Excerpted passage:

Ben Simmons hears all the chatter. For months, folks have questioned whether the 76ers were making the right decision by turning the 6-foot-10, 240-pounder into a point guard.

“Everybody is a coach,” Simmons said late Sunday at the NBA Summer League. “Everybody is a GM.”

Simmons, who missed his rookie season because of a Jones fracture in his right foot, is confident in his ability. In an age of what is for the most part position-less basketball, he thinks it’s just a matter of feeling things out and playing. However, he doesn’t want folks to get things twisted.

“For me, I think you can move me anywhere,” Simmons said. “But I’m a starting point guard.”

The Sixers believe Fultz, a solid shooter and another point guard, is the perfect backcourt complement to Simmons.

“I have no problem sharing the ball,” Simmons said. “He doesn’t, either. Watching him play, he can share the ball.”

Given data:

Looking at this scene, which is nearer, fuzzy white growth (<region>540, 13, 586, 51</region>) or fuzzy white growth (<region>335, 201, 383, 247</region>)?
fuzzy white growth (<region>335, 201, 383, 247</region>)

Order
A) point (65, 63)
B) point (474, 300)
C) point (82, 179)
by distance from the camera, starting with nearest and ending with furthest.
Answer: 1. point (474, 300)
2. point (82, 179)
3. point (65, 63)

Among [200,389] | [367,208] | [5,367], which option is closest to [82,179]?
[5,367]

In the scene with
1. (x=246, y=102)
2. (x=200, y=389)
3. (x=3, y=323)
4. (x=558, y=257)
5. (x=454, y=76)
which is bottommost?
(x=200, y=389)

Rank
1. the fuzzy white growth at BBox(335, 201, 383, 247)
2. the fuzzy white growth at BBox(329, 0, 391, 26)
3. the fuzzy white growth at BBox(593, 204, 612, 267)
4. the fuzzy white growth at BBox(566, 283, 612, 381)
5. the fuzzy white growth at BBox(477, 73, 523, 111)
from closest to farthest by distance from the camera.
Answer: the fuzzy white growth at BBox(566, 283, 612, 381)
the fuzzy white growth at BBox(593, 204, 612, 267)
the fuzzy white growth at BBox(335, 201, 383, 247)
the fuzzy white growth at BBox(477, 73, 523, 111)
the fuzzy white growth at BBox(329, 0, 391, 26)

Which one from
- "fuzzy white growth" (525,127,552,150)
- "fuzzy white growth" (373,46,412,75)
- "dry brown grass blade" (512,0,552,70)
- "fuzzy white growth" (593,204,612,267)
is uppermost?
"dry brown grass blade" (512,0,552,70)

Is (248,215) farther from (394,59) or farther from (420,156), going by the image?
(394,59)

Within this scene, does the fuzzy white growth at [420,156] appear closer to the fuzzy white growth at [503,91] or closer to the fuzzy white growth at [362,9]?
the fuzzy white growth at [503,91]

Short task A:
Answer the following from the Ben Simmons excerpt, one answer per line, marked as below:
(i) What injury caused Simmons to miss his rookie season?
(ii) At what event did Simmons speak late Sunday?
(iii) What position does Simmons say he is, despite believing he can be moved anywhere?
Short task B:
Write a continuation of the news excerpt about Ben Simmons, beginning after its final quotation.

Output A:
(i) A Jones fracture in his right foot.
(ii) The NBA Summer League.
(iii) A starting point guard.

Output B:
However, the team must find a way to incorporate free-agent acquisition J.J. Redick in the backcourt. The shooting guard will make $23 million and provide much-needed sharpshooting abilities. So it doesn’t make sense to bring him off the bench. To accommodate all three players, one could argue, the Sixers would be better off playing Simmons at point forward instead of point guard.

That would enable him to initiate offense after grabbing defensive rebounds, as he did at Louisiana State before he was taken No. 1 in the 2016 draft. His role would be similar to Draymond Green’s with the Golden State Warriors. Golden State’s offense runs through the all-star power forward. He often penetrates and finds the open player while point guard Stephen Curry is stationed without the ball at the three-point line.

Brown, however, is investing a lot of time in Simmons’ being the team’s point guard.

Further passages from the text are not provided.